* What you should do: Return only those lines of the listing that hold the word "getItem".

* Source material:
• • •
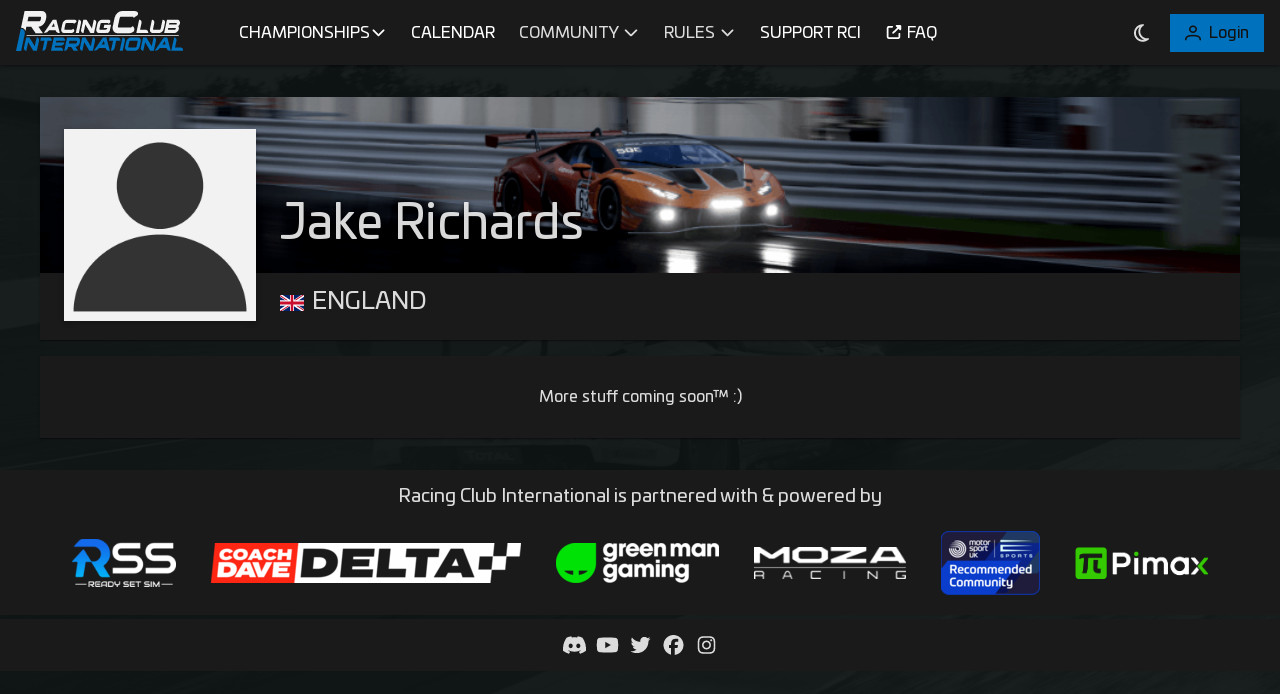

--- FILE ---
content_type: image/svg+xml
request_url: https://racerci.com/assets/nationalities/gb-eng.svg
body_size: -37
content:
<svg id="Layer_1" data-name="Layer 1" xmlns="http://www.w3.org/2000/svg" xmlns:xlink="http://www.w3.org/1999/xlink" viewBox="0 0 450 300"><defs><style>.cls-1{fill:none;}.cls-2{clip-path:url(#clip-path);}.cls-3,.cls-4{fill:#fff;}.cls-4{stroke:#b22234;stroke-width:1000px;stroke-dasharray:23.04;}.cls-5{fill:#012169;}.cls-6{fill:#c8102e;}</style><clipPath id="clip-path"><rect class="cls-1" x="-470" width="450" height="300"/></clipPath></defs><g class="cls-2"><path class="cls-3" d="M-470.56,0H98.56V299.54H-470.56"/><path class="cls-4" d="M-470.56,0V300"/></g><g id="g578"><rect id="rect124" class="cls-5" width="450" height="300"/><g id="g584"><path id="path146" class="cls-3" d="M0,0V34L399.75,300H450V266L50.25,0ZM450,0V34L50.25,300H0V266L399.75,0Z"/><path id="path136" class="cls-3" d="M187.5,0V300h75V0ZM0,100V200H450V100Z"/><path id="path141" class="cls-6" d="M0,120v60H450V120ZM202.5,0V300h45V0Z"/><path id="path150" class="cls-6" d="M0,300,150,200h33.75l-150,100ZM0,0,150,100H116.25L0,22ZM266.25,100l150-100H450L300,100ZM450,300,300,200h33.75L450,278Z"/></g></g></svg>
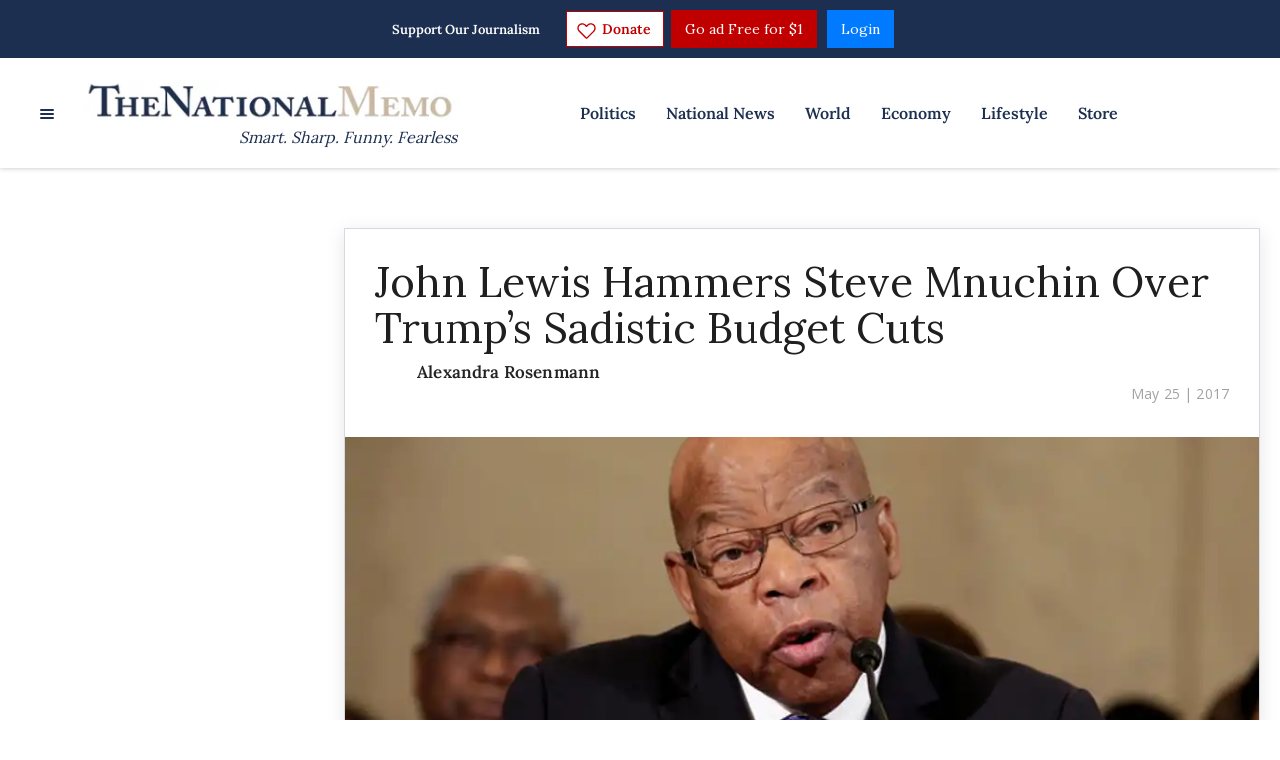

--- FILE ---
content_type: application/javascript; charset=UTF-8
request_url: https://thenationalmemo.disqus.com/count-data.js?2=https%3A%2F%2Fwww.nationalmemo.com%2Fjohn-lewis-hammers-steve-mnuchin-trumps-sadistic-budget-cuts&2=https%3A%2F%2Fwww.nationalmemo.com%2Ftrump-2674910633&_=1768884142520
body_size: 326
content:
var DISQUSWIDGETS;

if (typeof DISQUSWIDGETS != 'undefined') {
    DISQUSWIDGETS.displayCount({"text":{"and":"and","comments":{"zero":"0 Comments","multiple":"{num} Comments","one":"1 Comment"}},"counts":[{"id":"https:\/\/www.nationalmemo.com\/john-lewis-hammers-steve-mnuchin-trumps-sadistic-budget-cuts","comments":23}]});
}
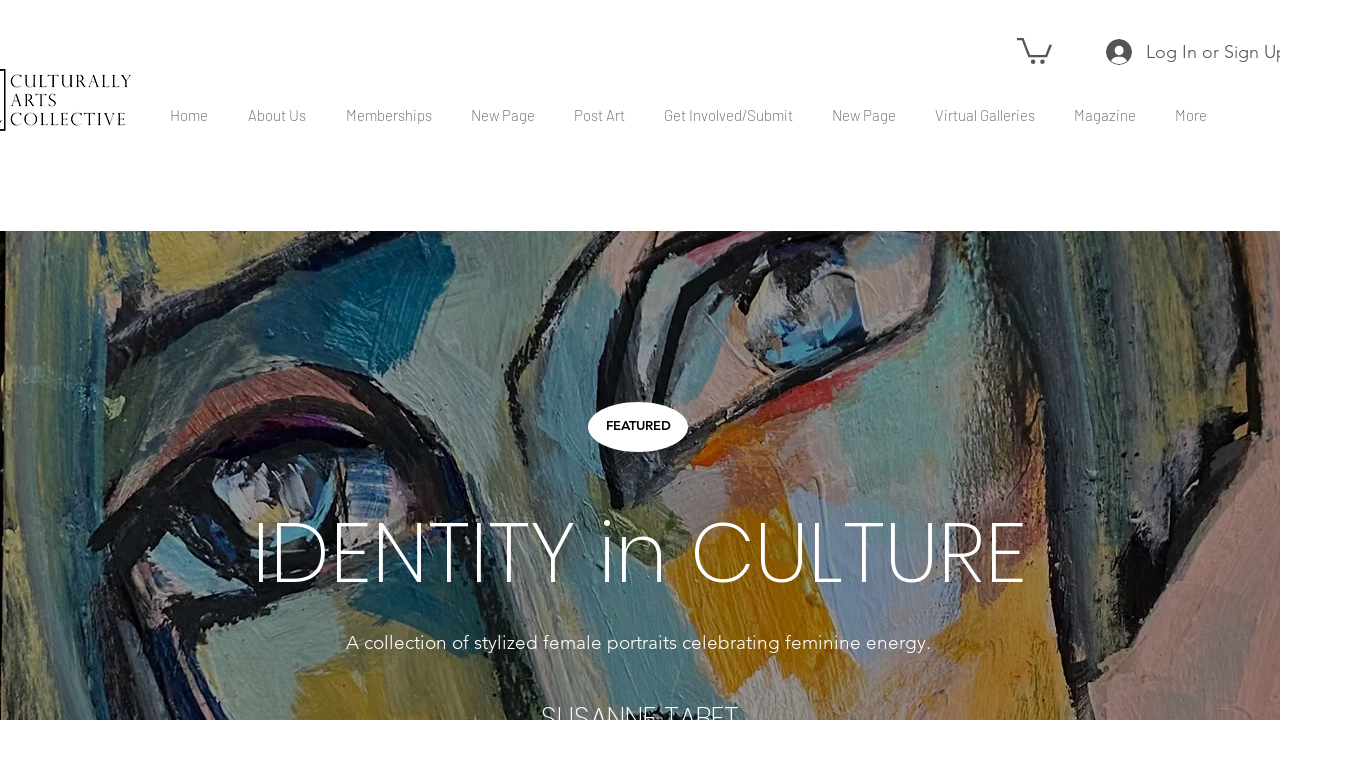

--- FILE ---
content_type: text/html; charset=utf-8
request_url: https://www.google.com/recaptcha/api2/aframe
body_size: 268
content:
<!DOCTYPE HTML><html><head><meta http-equiv="content-type" content="text/html; charset=UTF-8"></head><body><script nonce="wLUVCVX6aVJtJc7EJDbaKw">/** Anti-fraud and anti-abuse applications only. See google.com/recaptcha */ try{var clients={'sodar':'https://pagead2.googlesyndication.com/pagead/sodar?'};window.addEventListener("message",function(a){try{if(a.source===window.parent){var b=JSON.parse(a.data);var c=clients[b['id']];if(c){var d=document.createElement('img');d.src=c+b['params']+'&rc='+(localStorage.getItem("rc::a")?sessionStorage.getItem("rc::b"):"");window.document.body.appendChild(d);sessionStorage.setItem("rc::e",parseInt(sessionStorage.getItem("rc::e")||0)+1);localStorage.setItem("rc::h",'1769548443553');}}}catch(b){}});window.parent.postMessage("_grecaptcha_ready", "*");}catch(b){}</script></body></html>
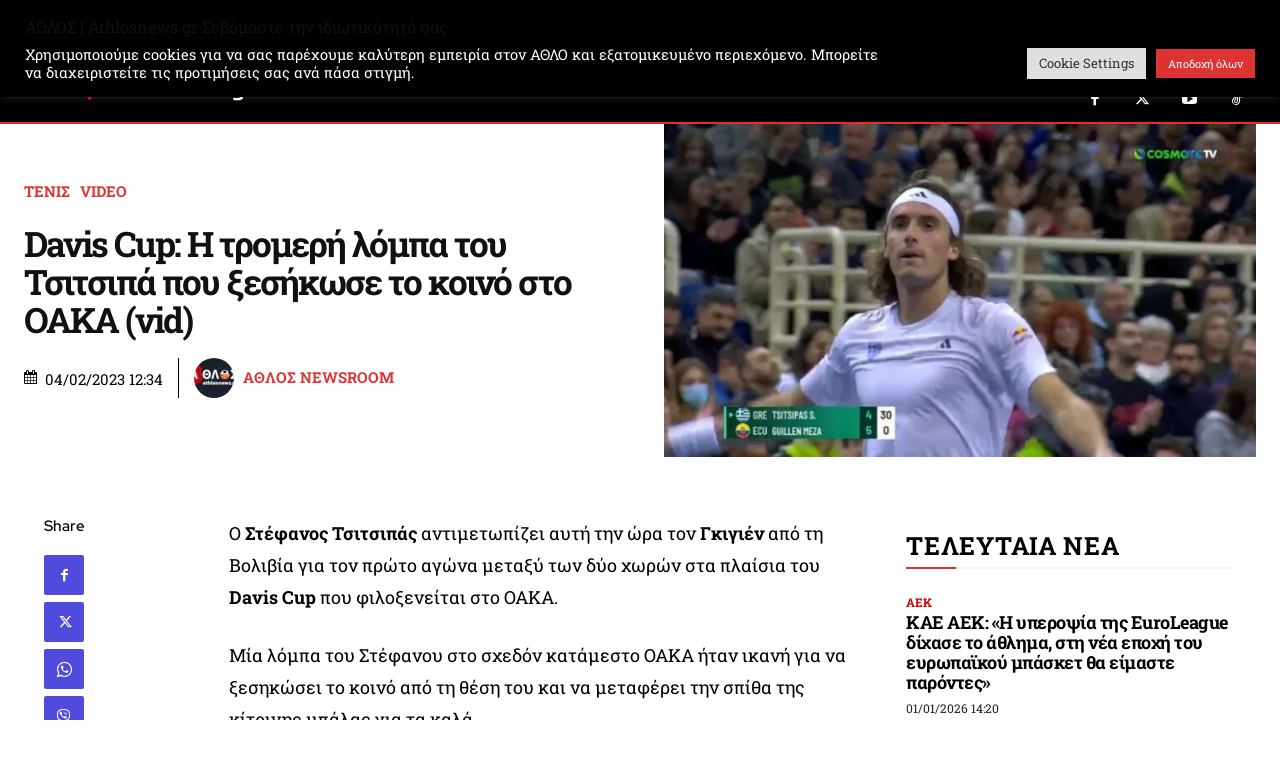

--- FILE ---
content_type: text/html; charset=utf-8
request_url: https://www.google.com/recaptcha/api2/aframe
body_size: 184
content:
<!DOCTYPE HTML><html><head><meta http-equiv="content-type" content="text/html; charset=UTF-8"></head><body><script nonce="f8vFUesP9FeZdv1PRId9NQ">/** Anti-fraud and anti-abuse applications only. See google.com/recaptcha */ try{var clients={'sodar':'https://pagead2.googlesyndication.com/pagead/sodar?'};window.addEventListener("message",function(a){try{if(a.source===window.parent){var b=JSON.parse(a.data);var c=clients[b['id']];if(c){var d=document.createElement('img');d.src=c+b['params']+'&rc='+(localStorage.getItem("rc::a")?sessionStorage.getItem("rc::b"):"");window.document.body.appendChild(d);sessionStorage.setItem("rc::e",parseInt(sessionStorage.getItem("rc::e")||0)+1);localStorage.setItem("rc::h",'1767273255443');}}}catch(b){}});window.parent.postMessage("_grecaptcha_ready", "*");}catch(b){}</script></body></html>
• • •
* Solution to this task:
<!DOCTYPE HTML><html><head><meta http-equiv="content-type" content="text/html; charset=UTF-8"></head><body><script nonce="wLUVCVX6aVJtJc7EJDbaKw">/** Anti-fraud and anti-abuse applications only. See google.com/recaptcha */ try{var clients={'sodar':'https://pagead2.googlesyndication.com/pagead/sodar?'};window.addEventListener("message",function(a){try{if(a.source===window.parent){var b=JSON.parse(a.data);var c=clients[b['id']];if(c){var d=document.createElement('img');d.src=c+b['params']+'&rc='+(localStorage.getItem("rc::a")?sessionStorage.getItem("rc::b"):"");window.document.body.appendChild(d);sessionStorage.setItem("rc::e",parseInt(sessionStorage.getItem("rc::e")||0)+1);localStorage.setItem("rc::h",'1769548443553');}}}catch(b){}});window.parent.postMessage("_grecaptcha_ready", "*");}catch(b){}</script></body></html>
<!DOCTYPE HTML><html><head><meta http-equiv="content-type" content="text/html; charset=UTF-8"></head><body><script nonce="f8vFUesP9FeZdv1PRId9NQ">/** Anti-fraud and anti-abuse applications only. See google.com/recaptcha */ try{var clients={'sodar':'https://pagead2.googlesyndication.com/pagead/sodar?'};window.addEventListener("message",function(a){try{if(a.source===window.parent){var b=JSON.parse(a.data);var c=clients[b['id']];if(c){var d=document.createElement('img');d.src=c+b['params']+'&rc='+(localStorage.getItem("rc::a")?sessionStorage.getItem("rc::b"):"");window.document.body.appendChild(d);sessionStorage.setItem("rc::e",parseInt(sessionStorage.getItem("rc::e")||0)+1);localStorage.setItem("rc::h",'1767273255443');}}}catch(b){}});window.parent.postMessage("_grecaptcha_ready", "*");}catch(b){}</script></body></html>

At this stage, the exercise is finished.